Some of the model problems are related to an insufficient understanding of several important local feedback mechanisms that appear to be special to the Arctic. Many of these processes are sub-grid scale in climate models and need to be parameterized. Developing such descriptions has an unavoidable empirical component, and part of the problem in the Arctic is a lack of process-scale data. Many of these processes deal directly with the energy transfer at the surface, and are therefore directly relevant for the melting of the sea ice. To understand these processes, we follow the DAMOCLES objectives to increase the observational coverage of the Arctic marine atmosphere and to improve its modelling. To achieve this overall objective, a focus on the following processes is needed:
- Dynamics and occurrence of mesoscale cyclones. Mesoscale cyclones, such as Polar lows, are common particularly in the marginal ice zone. The strong winds associated with the cyclones have a major influence on sea ice dynamics, and present a serious risk for navigation. In addition, mesoscale cyclones are supposed to make a large, but insufficiently known, contribution to the lateral transport of heat and moisture into the Arctic atmosphere.
- Physical processes in the atmospheric boundary layer (ABL). The Arctic ABL is usually stably stratified, and numerical models typically suffer from the largest errors in such conditions. An additional difficulty is the localized convection over leads and coastal polynyas, which makes the ABL heterogeneous in the grid scale of models.
- Interaction of clouds, radiative fluxes, surface albedo, and snow/ice thermodynamics. Problems evolve around cloud issues, in particular mixed-phase clouds that appear more common in the Arctic than elsewhere. Also in summer, with higher temperatures, clouds appear to have different optical properties compared to their counterparts at lower latitudes. The interaction processes are extremely complex, and involve strong feedback effects, above all the surface albedo feedback. A small reduction in the surface albedo may cause a large increase in the net solar radiation. The snow and ice surface albedo depends on the solar height angle, the partitioning between the direct and diffuse radiation, and the properties of snow and ice, and is therefore addressed in both core themes 1 and 2.
To better understand these processes, we need both in-situ and remote sensing observations, as well as data analyses and modelling.
Objectives:
- To better detect Arctic cyclones.
- To improve modelling of their interaction with sea ice.
- To quantify the contribution of the cyclones to the transport of heat and moisture.
- To better understand and model boundary-layer processes over the Arctic Ocean.
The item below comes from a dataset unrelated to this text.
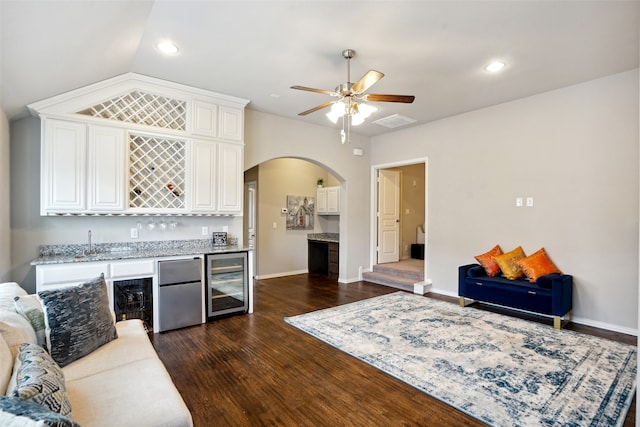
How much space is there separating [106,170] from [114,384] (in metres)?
2.68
- To develop improved parameterizations of turbulent fluxes in the atmospheric boundary layer (ABL) over the Arctic Ocean.
- To better understand and model the formation and life cycle of Arctic clouds and important interactions of cloud and radiation processes with aerosols and boundary-layer turbulence in particular for mixed-phase clouds.
- To better understand and model radiative transfer through the Arctic atmosphere and its interaction with the snow/ice surface albedo.